Si donc Dick a dénié ou plutôt renié tout usage de substances hallucinogènes, ses biographes ont montré moins de retenue. Sutin admet quelques expériences de son auteur au LSD. Marcel Thaon, qui connaissait bien Dick,(35) indique que celui-ci eut massivement recours aux amphétamines à la fois pour lutter contre la dépression et pour améliorer sa productivité, ce que confirme Sutin. Dick reconnaît une consommation industrielle tout en prétendant un temps qu'il ignorait que le médicament prescrit contenait des amphétamines, mais il préfère de beaucoup expliquer l'étrangeté de certains de ses écrits et comportements par un trait schizoïde ou carrément schizophrénique de sa personnalité. J'ai là-dessus un doute sérieux que je détaillerai plus tard.

Les menaces dont il aurait été l'objet de divers côtés à l'entendre fondent sa réputation paranoïde. En particulier, durant la majeure partie de sa vie, il se plaint d'avoir été l'objet de l'attention de la police, du FBI et de la CIA. Si, à en croire sa seconde épouse Kleo Apostolides, deux agents mineurs du FBI s'intéressèrent un temps à leurs fréquentations, sur un mode plus amical qu'inquisitoire, tout le reste semble relever de l'affabulation. Il subsiste un doute sur les agressions dont son domicile fut victime en novembre 1971 et en particulier sur la destruction, à l'explosif d'après lui, d'un véritable coffre-fort (trois cent cinquante kilos, dit-il) où il conservait ses papiers, manuscrits et sa collection de pulps. Il semble plutôt que l'armoire ait été forcée et l'enquête de police n'en découvrit jamais les auteurs, au point de finir par soupçonner Dick lui-même. Celui-ci multiplia évidemment les hypothèses, ne négligeant pas d'incriminer des agents fédéraux, FBI ou CIA,(36) ce qui paraît totalement invraisemblable. On ne voit pas pourquoi de telles agences se seraient intéressées un instant à un auteur de Science-Fiction encore très peu connu en dehors d'un cercle étroit et qui n'avait aucun passé ni criminel ni politique.

En revanche, on sait très bien d'une part que Dick avait un sérieux problème avec l'autorité quelle que soit sa forme, et plus peut-être encore qu'il lui fallait absolument se donner de l'importance en prétendant avoir attiré l'attention des puissances ténébreuses qui règnent sur ce monde. Certes, l'Amérique de 1971 est celle de Richard Nixon, mais l'appartement de Dick n'a pas grand-chose à voir avec le Watergate.

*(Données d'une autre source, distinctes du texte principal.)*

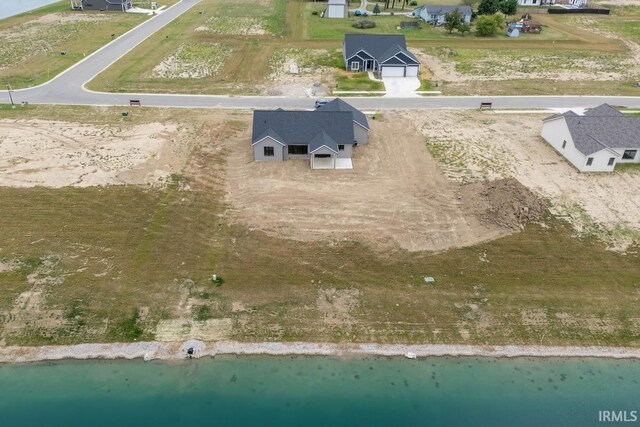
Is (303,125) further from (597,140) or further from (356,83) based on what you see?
(597,140)

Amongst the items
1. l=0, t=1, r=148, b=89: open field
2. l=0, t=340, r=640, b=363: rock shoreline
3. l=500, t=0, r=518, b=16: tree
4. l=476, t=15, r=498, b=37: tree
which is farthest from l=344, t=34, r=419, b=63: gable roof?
l=0, t=340, r=640, b=363: rock shoreline

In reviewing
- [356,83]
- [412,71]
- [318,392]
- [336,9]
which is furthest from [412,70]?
[318,392]

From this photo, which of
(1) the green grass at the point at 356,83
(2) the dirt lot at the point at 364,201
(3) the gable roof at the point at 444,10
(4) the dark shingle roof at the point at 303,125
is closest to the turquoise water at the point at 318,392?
(2) the dirt lot at the point at 364,201

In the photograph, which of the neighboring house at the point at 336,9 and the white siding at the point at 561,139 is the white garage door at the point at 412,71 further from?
the neighboring house at the point at 336,9

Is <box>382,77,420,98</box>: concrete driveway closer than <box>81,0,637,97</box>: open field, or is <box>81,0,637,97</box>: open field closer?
<box>382,77,420,98</box>: concrete driveway

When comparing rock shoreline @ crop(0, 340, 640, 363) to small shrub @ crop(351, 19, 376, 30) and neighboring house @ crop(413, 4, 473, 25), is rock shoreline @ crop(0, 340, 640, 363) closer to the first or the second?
small shrub @ crop(351, 19, 376, 30)

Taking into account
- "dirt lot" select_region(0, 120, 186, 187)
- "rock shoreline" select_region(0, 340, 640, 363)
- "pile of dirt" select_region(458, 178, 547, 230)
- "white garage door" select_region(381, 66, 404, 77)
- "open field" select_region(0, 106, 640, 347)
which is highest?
"white garage door" select_region(381, 66, 404, 77)

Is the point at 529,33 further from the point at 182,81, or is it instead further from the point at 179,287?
the point at 179,287
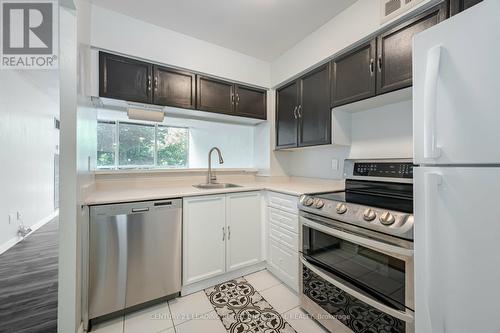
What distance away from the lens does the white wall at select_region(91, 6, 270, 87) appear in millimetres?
1795

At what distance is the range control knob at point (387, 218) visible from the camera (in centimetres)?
108

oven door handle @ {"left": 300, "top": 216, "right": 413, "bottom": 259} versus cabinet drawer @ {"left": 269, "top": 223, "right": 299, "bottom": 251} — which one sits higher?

Dans la plupart de ses œuvres, Dick présente sous le pire jour les instances de pouvoir de toute nature, politiques, économiques voire religieuses. Ses romans et nouvelles font un large appel à des théories du complot, ce qui est au demeurant assez fréquent dans la Science-Fiction. Que sa fiction ait pu contaminer sa vie n'a rien de surprenant. Je reviendrai ultérieurement sur ce que cela peut signifier quant à sa personnalité profonde. Il y a chez lui comme une insistante revendication anarchisante et anti-collectiviste qui conduit à se demander si, comme certains de ses collègues, il n'a pas été libertarien. Il a certainement entendu parler d'Ayn Rand et il a peut-être lu son roman, la Grève.(37) Mais c'est pousser le bouchon un peu loin. Au surplus, Ayn Rand était violemment athée, ce qui ne lui aurait pas plu.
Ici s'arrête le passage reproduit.